At the segment level, Northwest Natural Gas saw net income rise by $2.7 million, mainly due to new rates in Oregon and ongoing system investment. C Energy added $0.08 to EPS on the back of a full quarter of operations and strong organic growth, while the water segment’s EPS was essentially flat but benefited from higher operating revenues and recent acquisitions.

Balanced Capital Plan and Ample Liquidity

The company outlined 2026 capital expenditures of $500 million to $550 million, aimed at supporting growth across gas, C Energy, and water. Management plans to fund this with about $150 million of net long‑term debt, $40 million to $50 million of equity issued through its ATM program, and substantial available liquidity of roughly $590 million, framing the plan as a balanced mix of cash flow, debt, and equity.

Mechanisms to Reduce Regulatory Lag

To smooth earnings and better match investment with recovery, Northwest Natural Gas is pushing multiyear rate frameworks and alternative mechanisms across its footprint. These include GRIP factors in Texas and formula‑based rates for its water business, which are designed to cut regulatory lag and support a more linear consolidated earnings profile over time.

Oregon Regulatory and Economic Overhangs

Management highlighted regulatory timing risk in Oregon, where multiyear rate case rulemaking could slip into 2027, delaying rate relief even as the Fair Act constrains filings. This, combined with a softer Oregon economy and slower housing starts, could cause rate base to grow faster than earnings, setting up a potential “catch‑up” period later in the planning horizon.

Rising Depreciation, Financing Needs, and Water Pressure

Heavy investment across the utilities is driving higher depreciation and financing costs, which weighed on near‑term EPS and were flagged as a key headwind for upcoming quarters. The water business also faced near‑term margin pressure as higher operations and maintenance costs and depreciation offset revenue growth in what is seasonally a low‑demand quarter.

Dilution and Slower Water M&A Temper Upside

Equity financing tied to the company’s capital program shaved about $0.02 from Northwest Natural Gas EPS in the quarter, illustrating the earnings drag from dilution even as it supports growth. Management also noted that the water acquisition market has cooled in 2026, meaning future gains in that segment will rely more heavily on organic growth and existing backlog than on large near‑term deals.
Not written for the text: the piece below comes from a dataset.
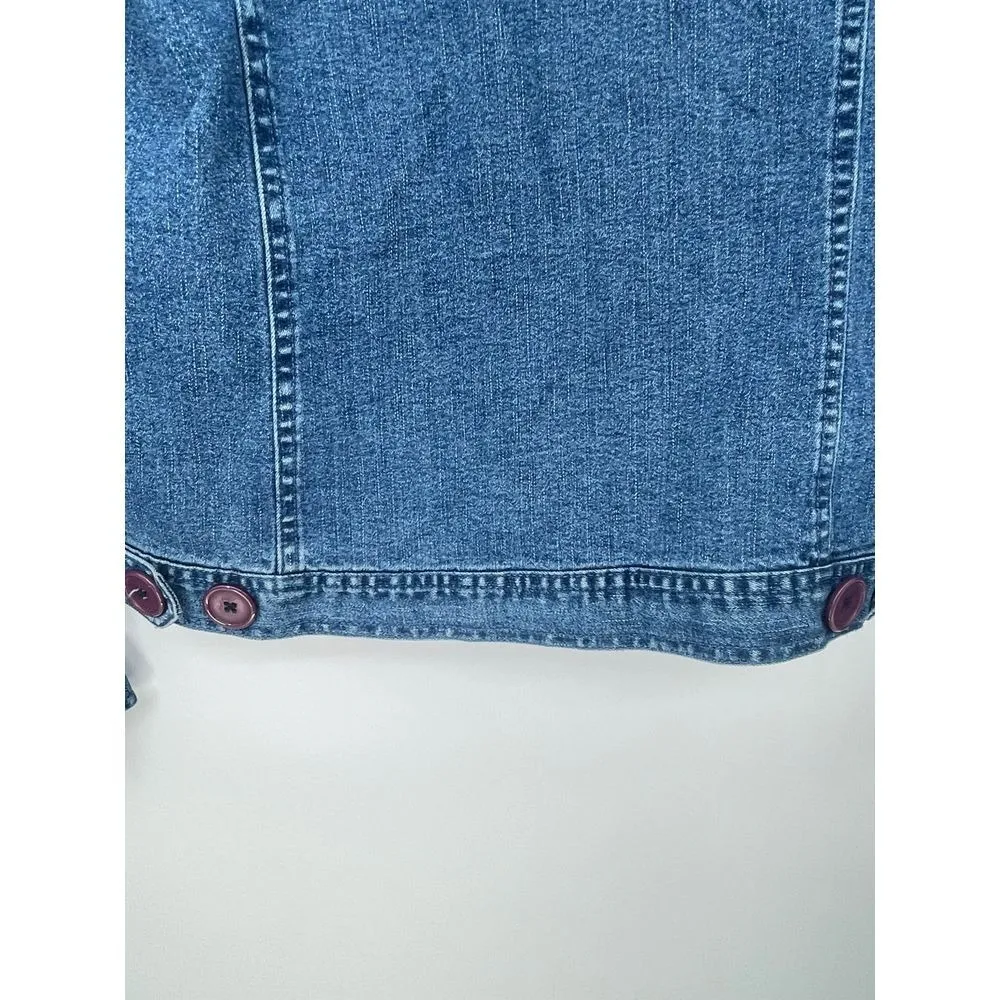 Jaclyn Smith  size M Stylish Denim‎ Jacket with Red Buttons - Image 4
Outlook and Forward‑Looking Guidance

Looking ahead, management reaffirmed 2026 EPS guidance of $2.95 to $3.15 and maintained long‑term EPS growth of 4% to 6%, with a planned lift to 5% to 7% once MX3 moves forward. They expect 2026 capex of $500 million to $550 million funded by a mix of debt and modest equity issuance, while C Energy and water together are projected to generate about a quarter of consolidated EPS by 2026, supported by strong customer growth and growing backlogs.

Northwest Natural Gas’s earnings call painted a picture of steady progress, with regulated rate wins, rapid growth at C Energy, and expanding water operations offsetting higher depreciation, dilution, and some Oregon‑related uncertainty. For investors, the story hinges on execution of the sizable capital plan, continued regulatory support, and the eventual green‑lighting of MX3, which could meaningfully accelerate earnings growth over the next decade.